The transcription process affects chromatin structure, but it is often difficult to ascribe this effect to the physical passage of RNA polymerase II (RNAPII) or to the synthesis of noncoding RNAs (ncRNAs). Noncoding regions of the genome are heavily transcribed, giving rise to a constellation of ncRNAs that often have regulatory functions (20). Although early investigations focused on posttranscriptional gene silencing by microRNAs and other sRNAs, pioneering work in Schizosaccharomyces pombe and Arabidopsis thaliana established that sRNAs also affect epigenetic states (3). In particular, plants use sRNAs to repress transposable elements and regulate gene expression through the process of RNA-dependent DNA methylation (21). Other sRNAs with proposed effects on cis epigenetic states are PIWI-interacting RNAs (piRNAs) (22) and sRNAs that bind to (and perhaps mediate the recruitment of) PcG proteins (23). Even more classes of sRNAs may be involved in chromatin regulation, although a functional link has not yet been demonstrated; these include promoter- and termini-associated RNAs, tiny RNAs, and endo–small interfering RNAs (20).

Small ncRNAs are well suited for a role in bridging chromatin modifiers with the genome (5), but to fulfill this function they must interact in sequence-specific fashion with chromatin. We envision three modes of sequence recognition: (i) RNA:RNA interactions with nascent transcripts (Fig. 2A) (3), (ii) RNA:single-stranded DNA (ssDNA) heteroduplex (Fig. 2B), and (iii) RNA:double-stranded DNA (dsDNA) triplex (Fig. 2C) (24). These recognition modes are not mutually exclusive: piRNAs guide PIWI to Drosophila chromatin by both RNA:RNA and RNA:DNA interactions (25). Recruitment of chromatin modifiers might occur directly or via adaptor proteins, as in the case of Stc1, an S. pombe LIM domain–containing protein, that bridges Ago1 and its associated sRNAs to the H3K9 methyltransferase complex CLRC (26).

Fig. 2

RNA-directed deposition of epigenetic signals. (A to C) Sequence-specific recognition models for both sRNAs (shown here) and lncRNAs. (A) Interaction of an sRNA with complementary sequences on a nascent transcript. (B) Interaction of an sRNA with ssDNA to form a heteroduplex. (C) Recognition of sequence motifs by sRNA in a closed dsDNA duplex. (D and E) Additional recruitment models for lncRNAs. (D) A folded lncRNA recognizes a DNA sequence via complex surface-mediated interactions. (E) A lncRNA acting locally in a cotranscriptional fashion by being anchored to chromatin by RNAPII. RBP, RNA binding protein; A, hypothetical adaptor protein; CMC, chromatin-modifying complex.

Long ncRNAs (lncRNAs) may also function as establishment signals for epigenetic states (27).
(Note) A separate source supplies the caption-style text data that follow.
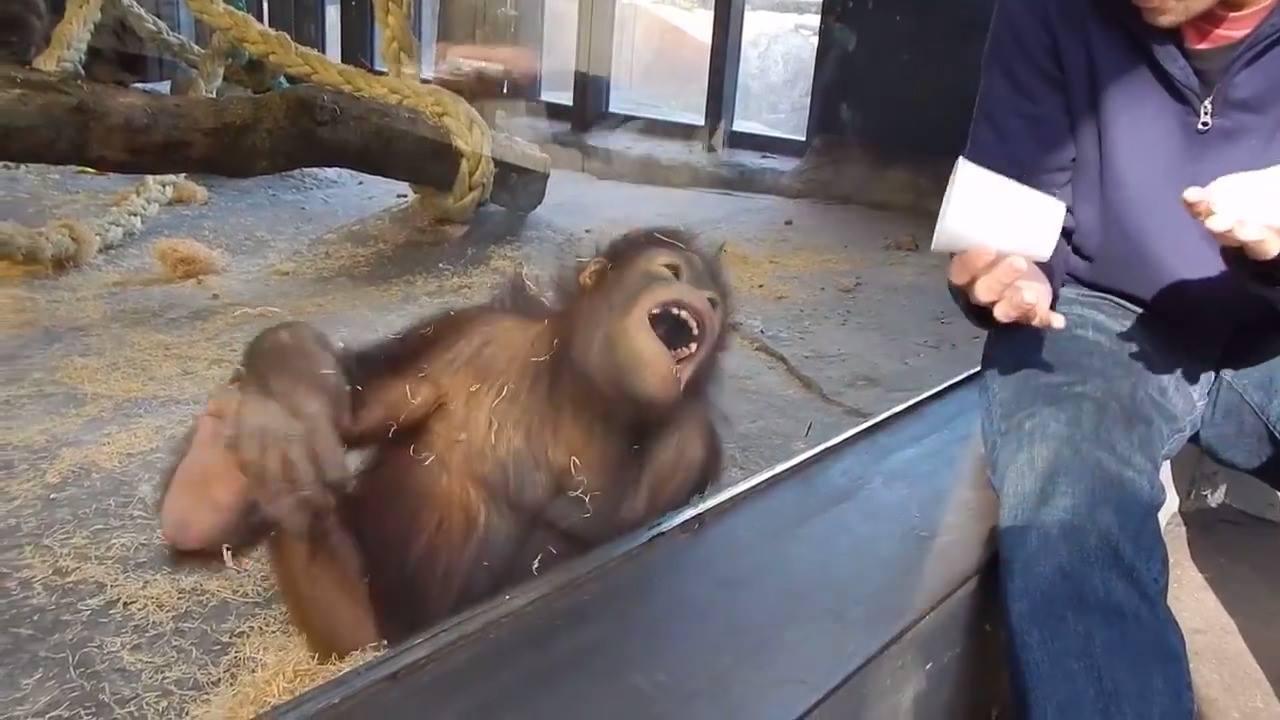 Naivní trik, po kterým se i orangutan válí smíchy :)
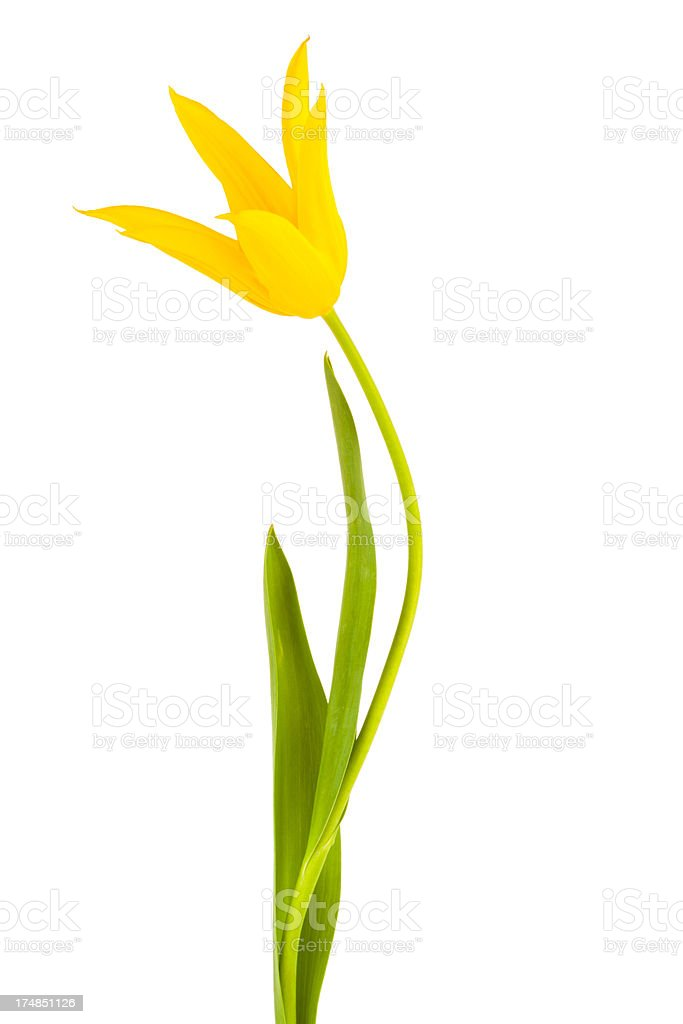 Tulip isolated royalty-free stock photo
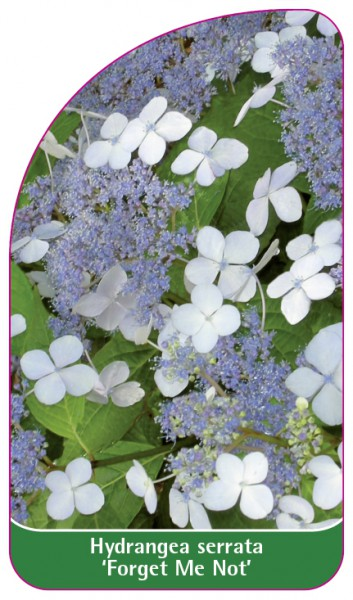 Hydrangea serrata 'Forget Me Not', 68 x 120 mm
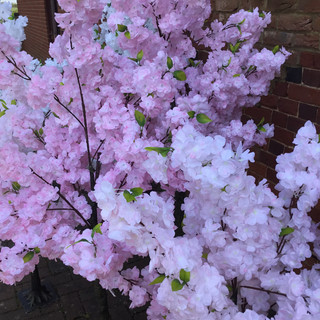 Pink Blossom trees for hire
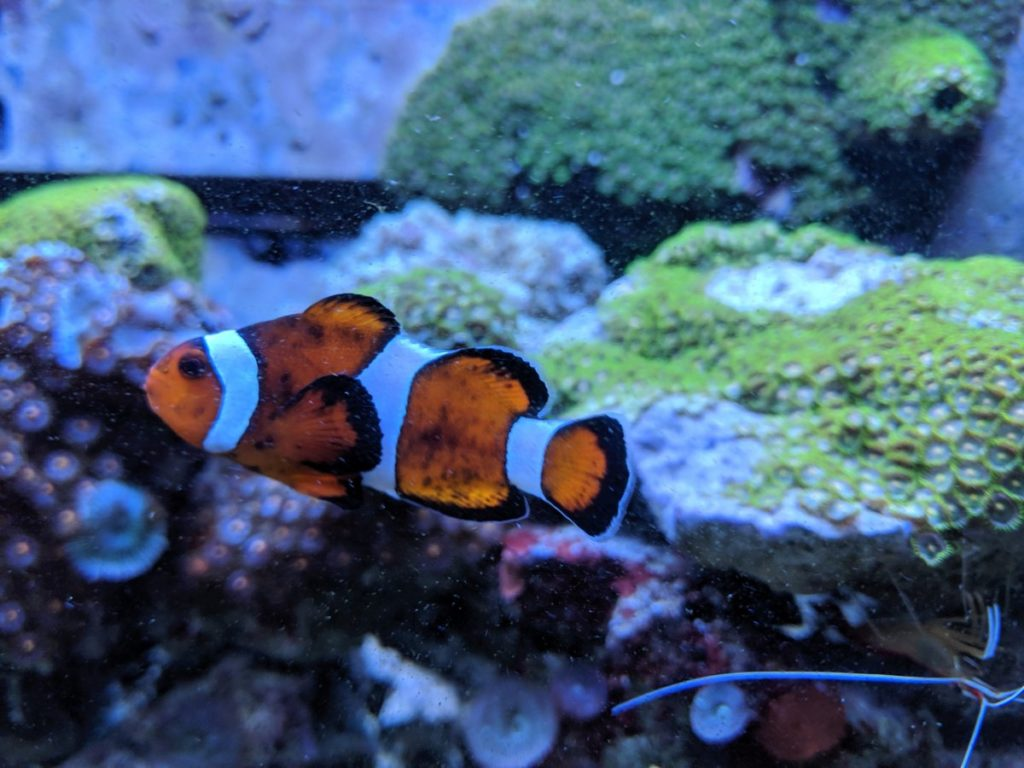 Coral Beauty Angelfish With Clownfish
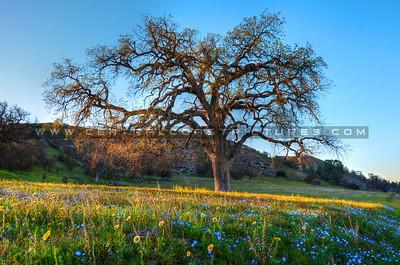 oak-tree-wildflowers_6755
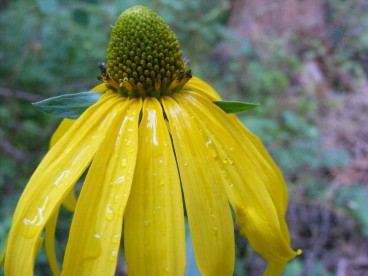 Dew on a sunflower, on Coal Creek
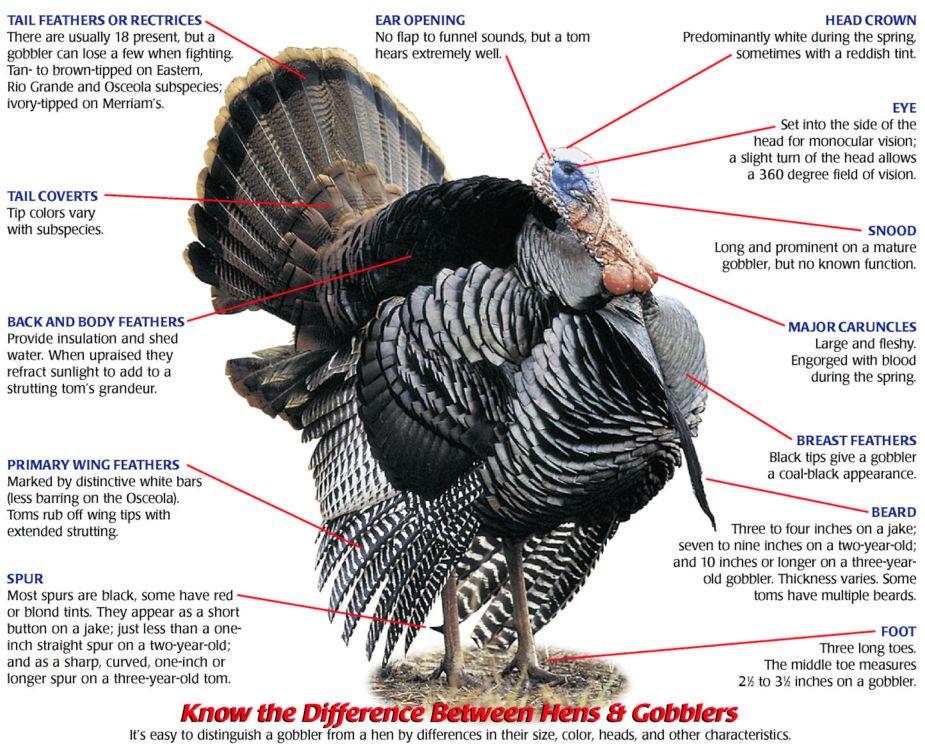 Diagram Of Turkey Gobbler - DIY Enthusiasts Wiring Diagrams •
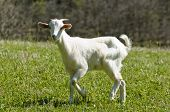 stock photo of cashmere goat  - Little goat walking on the lawn in a sunny day - JPG
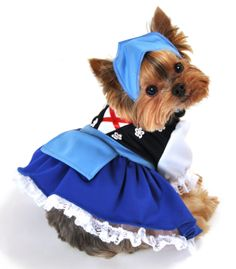 Two piece Gretchen beer maiden Oktoberfest dog costume, includes black  corset top with flower appliques, blue apron dress with attached lace  petticoat.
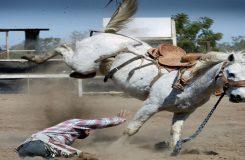 chevaux-anti-stress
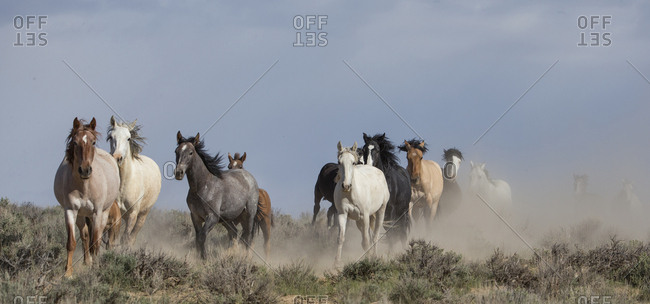 Two wild Mustang horse families running to waterhole, Sand Wash Basin, Colorado, USA. June.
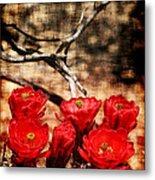 Cactus Flowers 2 Metal Print by Julie Lueders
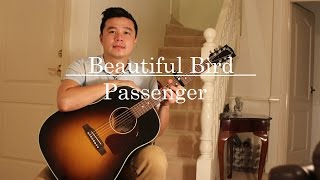 Beautiful Bird - Passenger (Alan Tang Music Acoustic Cover)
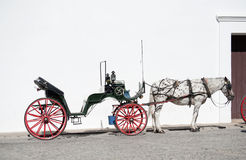 Horse and open Carriage Royalty Free Stock Photo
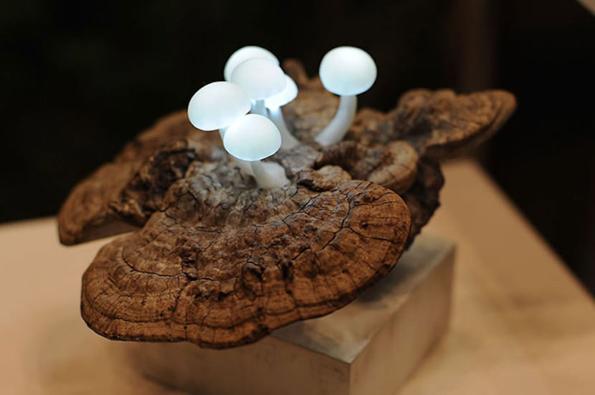 mushroom-lamps-2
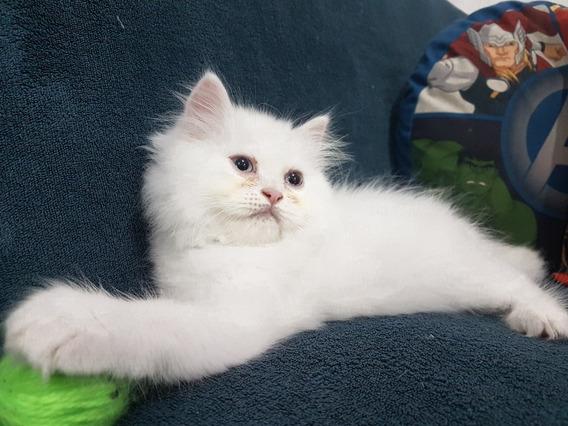 Lindo Gato Persa De Olhos Azuis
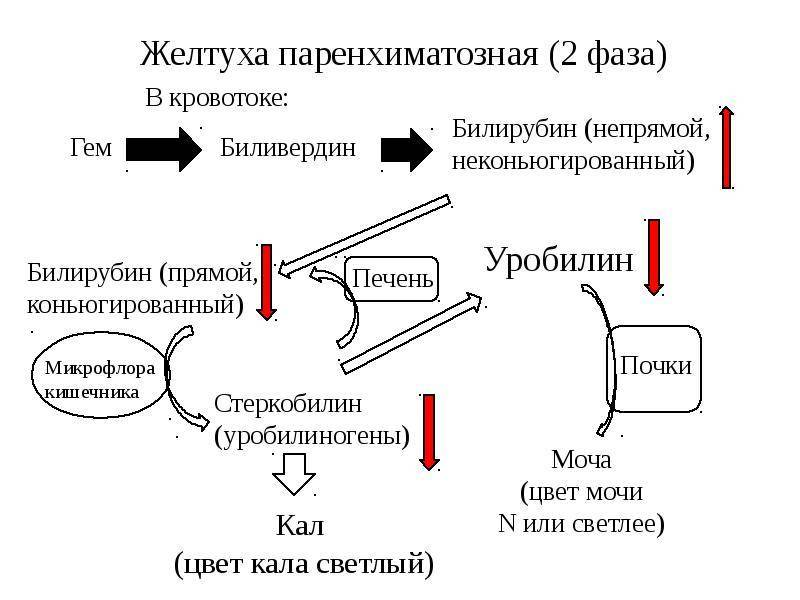 Билирубин и его фракции (общий, прямой, непрямой): исследования в лаборатории kdlmed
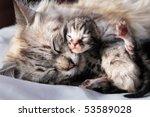 Stock photo cat and her newborn kitten 53589028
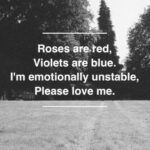 Outstanding Roses Are Red Violets Are Blue Baby Poems Photo449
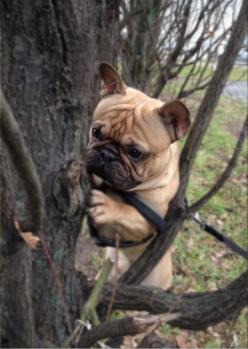 Where's the honey?...I love this especially because Pinots moms name was POOH!!!!: Face, French Bulldogs, Tree, I Frenchbulldogs, Because Bulldogs, Bulldog Stuck, Animal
Because of their size, these molecules can fold into complex structures with molecular surfaces dedicated to protein binding, while retaining the ability to recognize nucleotide sequences by base-pair interactions as described above for sRNAs (28), although their tertiary structure may also allow for recognition modes that do not involve direct base-pair interactions (Fig. 2D). Some lncRNAs, such as HOTAIR, appear to act globally to recruit chromatin modifiers to target loci (29). Other lncRNAs act locally and establish cis epigenetic states on the genomic region from which they are transcribed. This second category includes lncRNAs involved in the classic epigenetic phenomena of parental imprinting and X chromosome inactivation, and their localized effect may be explained by two mechanisms: (i) The 5′ terminus may fold and interact with chromatin-modifying complexes, while the 3′ terminus is still tethered to the encoding locus by a transcribing RNAPII (Fig. 2E), and (ii) antisense transcription of a lncRNA might interfere with transcription of a neighboring gene or create double-stranded RNA species that are processed locally and establish cis epigenetic signal(s) to silence the locus.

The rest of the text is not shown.